═══ Task data ═══

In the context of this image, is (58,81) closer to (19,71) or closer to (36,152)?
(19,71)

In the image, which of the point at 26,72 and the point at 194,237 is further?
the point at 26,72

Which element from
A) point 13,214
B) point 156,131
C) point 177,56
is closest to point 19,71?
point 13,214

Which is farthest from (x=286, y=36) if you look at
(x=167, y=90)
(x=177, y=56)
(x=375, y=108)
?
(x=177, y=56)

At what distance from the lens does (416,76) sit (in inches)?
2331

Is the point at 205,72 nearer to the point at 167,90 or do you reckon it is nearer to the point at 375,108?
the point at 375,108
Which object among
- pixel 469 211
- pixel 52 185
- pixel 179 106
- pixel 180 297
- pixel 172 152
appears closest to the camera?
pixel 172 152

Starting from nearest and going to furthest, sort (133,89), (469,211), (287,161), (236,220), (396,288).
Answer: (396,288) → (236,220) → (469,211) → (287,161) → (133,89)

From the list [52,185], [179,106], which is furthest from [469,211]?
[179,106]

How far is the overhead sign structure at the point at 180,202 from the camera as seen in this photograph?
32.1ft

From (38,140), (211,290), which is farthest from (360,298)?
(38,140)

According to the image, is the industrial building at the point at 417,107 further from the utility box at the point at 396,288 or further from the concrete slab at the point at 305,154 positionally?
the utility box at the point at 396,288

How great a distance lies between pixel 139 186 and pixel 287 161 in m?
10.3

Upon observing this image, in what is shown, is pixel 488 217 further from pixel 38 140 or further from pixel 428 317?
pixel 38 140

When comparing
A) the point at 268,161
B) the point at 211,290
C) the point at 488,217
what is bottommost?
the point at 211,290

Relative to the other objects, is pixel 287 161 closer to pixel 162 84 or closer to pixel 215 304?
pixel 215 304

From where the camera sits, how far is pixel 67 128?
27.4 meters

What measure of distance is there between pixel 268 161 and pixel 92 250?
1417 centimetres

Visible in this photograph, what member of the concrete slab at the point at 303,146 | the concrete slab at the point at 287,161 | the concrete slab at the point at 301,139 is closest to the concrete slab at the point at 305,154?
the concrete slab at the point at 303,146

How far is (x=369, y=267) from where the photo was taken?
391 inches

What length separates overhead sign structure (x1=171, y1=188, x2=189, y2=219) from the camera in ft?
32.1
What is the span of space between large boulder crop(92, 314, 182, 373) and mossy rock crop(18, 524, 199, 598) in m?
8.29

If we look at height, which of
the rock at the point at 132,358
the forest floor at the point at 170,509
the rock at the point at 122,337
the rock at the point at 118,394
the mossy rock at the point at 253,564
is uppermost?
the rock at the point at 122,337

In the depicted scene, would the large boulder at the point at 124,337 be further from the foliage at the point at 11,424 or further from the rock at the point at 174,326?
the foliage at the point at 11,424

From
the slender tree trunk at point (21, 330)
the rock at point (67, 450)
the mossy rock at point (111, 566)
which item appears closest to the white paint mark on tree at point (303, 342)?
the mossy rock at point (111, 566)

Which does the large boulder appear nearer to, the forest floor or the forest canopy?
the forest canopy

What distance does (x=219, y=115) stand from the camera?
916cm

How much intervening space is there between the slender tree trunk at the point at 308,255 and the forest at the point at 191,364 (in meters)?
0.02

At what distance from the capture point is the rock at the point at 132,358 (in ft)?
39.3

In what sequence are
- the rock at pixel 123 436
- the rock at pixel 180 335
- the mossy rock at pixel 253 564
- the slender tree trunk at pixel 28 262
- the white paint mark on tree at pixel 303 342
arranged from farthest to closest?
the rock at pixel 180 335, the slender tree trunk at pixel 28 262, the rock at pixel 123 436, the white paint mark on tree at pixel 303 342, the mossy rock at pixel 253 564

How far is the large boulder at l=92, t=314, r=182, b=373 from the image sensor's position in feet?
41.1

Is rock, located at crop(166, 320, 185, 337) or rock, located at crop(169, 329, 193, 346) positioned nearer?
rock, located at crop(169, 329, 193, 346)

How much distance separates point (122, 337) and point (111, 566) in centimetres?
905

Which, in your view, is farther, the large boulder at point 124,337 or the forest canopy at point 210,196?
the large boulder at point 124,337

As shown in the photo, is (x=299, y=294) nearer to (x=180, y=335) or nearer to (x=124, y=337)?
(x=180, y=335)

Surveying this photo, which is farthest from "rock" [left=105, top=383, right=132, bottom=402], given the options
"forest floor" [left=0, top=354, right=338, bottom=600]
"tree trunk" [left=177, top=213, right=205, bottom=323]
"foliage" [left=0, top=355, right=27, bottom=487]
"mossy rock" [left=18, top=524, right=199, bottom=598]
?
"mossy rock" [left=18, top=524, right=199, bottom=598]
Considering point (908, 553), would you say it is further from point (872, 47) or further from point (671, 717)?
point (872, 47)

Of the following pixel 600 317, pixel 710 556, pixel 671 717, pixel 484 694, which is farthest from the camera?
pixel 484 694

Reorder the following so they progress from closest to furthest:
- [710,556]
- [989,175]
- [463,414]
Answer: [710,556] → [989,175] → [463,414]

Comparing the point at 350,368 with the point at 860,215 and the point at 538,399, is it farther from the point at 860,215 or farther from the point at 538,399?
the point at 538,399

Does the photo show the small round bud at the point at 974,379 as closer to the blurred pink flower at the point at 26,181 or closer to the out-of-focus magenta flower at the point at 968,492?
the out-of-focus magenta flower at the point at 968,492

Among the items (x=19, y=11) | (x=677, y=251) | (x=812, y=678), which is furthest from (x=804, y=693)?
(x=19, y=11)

═══

» Task to carry out:
Retype all the material above precisely, with no line left out.

» Answer:
In the context of this image, is (58,81) closer to (19,71) or closer to (36,152)?
(19,71)

In the image, which of the point at 26,72 and the point at 194,237 is further?
the point at 26,72

Which element from
A) point 13,214
B) point 156,131
C) point 177,56
is closest to point 19,71?
point 13,214

Which is farthest from (x=286, y=36) if you look at
(x=167, y=90)
(x=177, y=56)
(x=375, y=108)
?
(x=177, y=56)

At what distance from the lens does (416,76) sit (in inches)?
2331

Is the point at 205,72 nearer to the point at 167,90 or do you reckon it is nearer to the point at 375,108?
the point at 375,108
Which object among
- pixel 469 211
- pixel 52 185
- pixel 179 106
- pixel 180 297
- pixel 172 152
appears closest to the camera?
pixel 172 152

Starting from nearest and going to furthest, sort (133,89), (469,211), (287,161), (236,220), (396,288).
Answer: (396,288) → (236,220) → (469,211) → (287,161) → (133,89)

From the list [52,185], [179,106], which is furthest from [469,211]?
[179,106]

How far is the overhead sign structure at the point at 180,202 from the camera as seen in this photograph?
32.1ft

From (38,140), (211,290), which is farthest from (360,298)?
(38,140)

According to the image, is the industrial building at the point at 417,107 further from the utility box at the point at 396,288 or further from the concrete slab at the point at 305,154 positionally?
the utility box at the point at 396,288

How great a distance lies between pixel 139 186 and pixel 287 161 in m?
10.3

Upon observing this image, in what is shown, is pixel 488 217 further from pixel 38 140 or further from pixel 428 317?
pixel 38 140

When comparing
A) the point at 268,161
B) the point at 211,290
C) the point at 488,217
what is bottommost?
the point at 211,290

Relative to the other objects, is pixel 287 161 closer to pixel 162 84 or closer to pixel 215 304?
pixel 215 304

From where the camera sits, how far is pixel 67 128?
27.4 meters

What measure of distance is there between pixel 268 161 and pixel 92 250?
1417 centimetres

Visible in this photograph, what member of the concrete slab at the point at 303,146 | the concrete slab at the point at 287,161 | the concrete slab at the point at 301,139 is closest to the concrete slab at the point at 305,154?
the concrete slab at the point at 303,146

How far is (x=369, y=267) from where the photo was taken?
391 inches

What length separates overhead sign structure (x1=171, y1=188, x2=189, y2=219) from the camera in ft?
32.1
What is the span of space between large boulder crop(92, 314, 182, 373) and mossy rock crop(18, 524, 199, 598) in m?
8.29

If we look at height, which of
the rock at the point at 132,358
the forest floor at the point at 170,509
the rock at the point at 122,337
the rock at the point at 118,394
the mossy rock at the point at 253,564
is uppermost?
the rock at the point at 122,337

In the depicted scene, would the large boulder at the point at 124,337 be further from the foliage at the point at 11,424 or further from the rock at the point at 174,326?
the foliage at the point at 11,424

From
the slender tree trunk at point (21, 330)
the rock at point (67, 450)
the mossy rock at point (111, 566)
which item appears closest to the white paint mark on tree at point (303, 342)?
the mossy rock at point (111, 566)

Which does the large boulder appear nearer to, the forest floor or the forest canopy?
the forest canopy

What distance does (x=219, y=115) stand from the camera?
916cm

How much intervening space is there between the slender tree trunk at the point at 308,255 and the forest at the point at 191,364 (in meters)?
0.02

At what distance from the capture point is the rock at the point at 132,358 (in ft)?
39.3

In what sequence are
- the rock at pixel 123 436
- the rock at pixel 180 335
- the mossy rock at pixel 253 564
- the slender tree trunk at pixel 28 262
- the white paint mark on tree at pixel 303 342
arranged from farthest to closest?
the rock at pixel 180 335, the slender tree trunk at pixel 28 262, the rock at pixel 123 436, the white paint mark on tree at pixel 303 342, the mossy rock at pixel 253 564

How far is the large boulder at l=92, t=314, r=182, b=373 from the image sensor's position in feet?
41.1

Is rock, located at crop(166, 320, 185, 337) or rock, located at crop(169, 329, 193, 346) positioned nearer?
rock, located at crop(169, 329, 193, 346)

How much distance separates point (122, 337) and point (111, 566) in centimetres?
905

Which, in your view, is farther, the large boulder at point 124,337 or the forest canopy at point 210,196?
the large boulder at point 124,337

As shown in the photo, is (x=299, y=294) nearer to (x=180, y=335) or nearer to (x=124, y=337)?
(x=180, y=335)

Surveying this photo, which is farthest from "rock" [left=105, top=383, right=132, bottom=402], given the options
"forest floor" [left=0, top=354, right=338, bottom=600]
"tree trunk" [left=177, top=213, right=205, bottom=323]
"foliage" [left=0, top=355, right=27, bottom=487]
"mossy rock" [left=18, top=524, right=199, bottom=598]
?
"mossy rock" [left=18, top=524, right=199, bottom=598]
Considering point (908, 553), would you say it is further from point (872, 47) or further from point (671, 717)?
point (872, 47)

Of the following pixel 600 317, pixel 710 556, pixel 671 717, pixel 484 694, which is farthest from the camera?
pixel 484 694

Reorder the following so they progress from closest to furthest:
- [710,556]
- [989,175]
- [463,414]
Answer: [710,556] → [989,175] → [463,414]

Comparing the point at 350,368 with the point at 860,215 and the point at 538,399, is it farther from the point at 860,215 or farther from the point at 538,399?
the point at 538,399

Does the photo show the small round bud at the point at 974,379 as closer to the blurred pink flower at the point at 26,181 or closer to the out-of-focus magenta flower at the point at 968,492?
the out-of-focus magenta flower at the point at 968,492

Among the items (x=19, y=11) | (x=677, y=251) | (x=812, y=678), which is furthest from (x=804, y=693)?
(x=19, y=11)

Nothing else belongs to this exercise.